> [Brief]:
Rewrite the lines below as a numbered list, omitting any blank lines and leaving the picture out of your answer.

> [Part of a data file]:
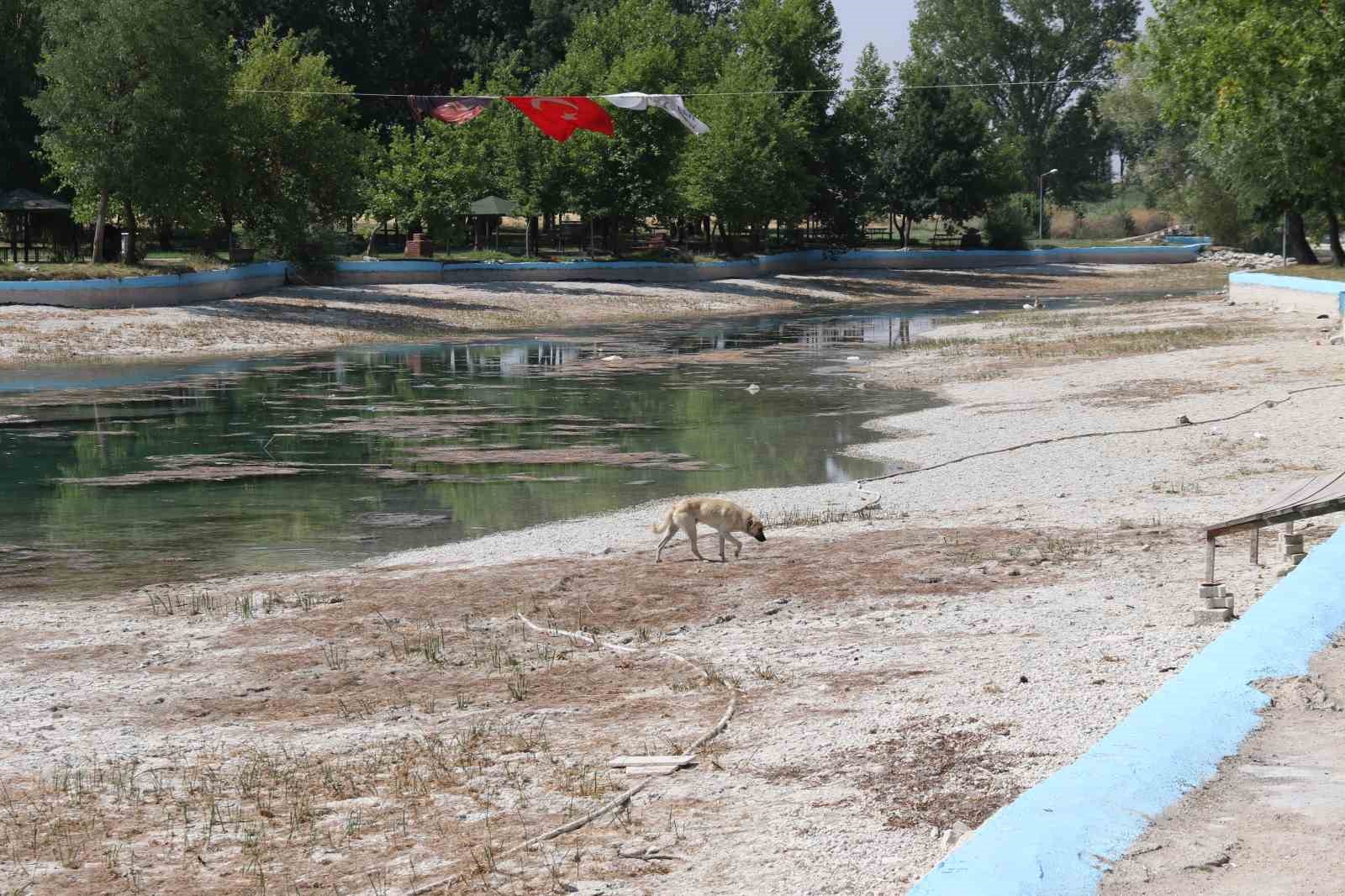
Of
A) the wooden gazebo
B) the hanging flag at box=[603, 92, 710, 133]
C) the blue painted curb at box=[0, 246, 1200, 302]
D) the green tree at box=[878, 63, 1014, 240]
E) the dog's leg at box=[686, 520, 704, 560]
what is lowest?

> [Task solution]:
1. Of
2. A) the wooden gazebo
3. B) the hanging flag at box=[603, 92, 710, 133]
4. C) the blue painted curb at box=[0, 246, 1200, 302]
5. D) the green tree at box=[878, 63, 1014, 240]
6. E) the dog's leg at box=[686, 520, 704, 560]
7. what is lowest?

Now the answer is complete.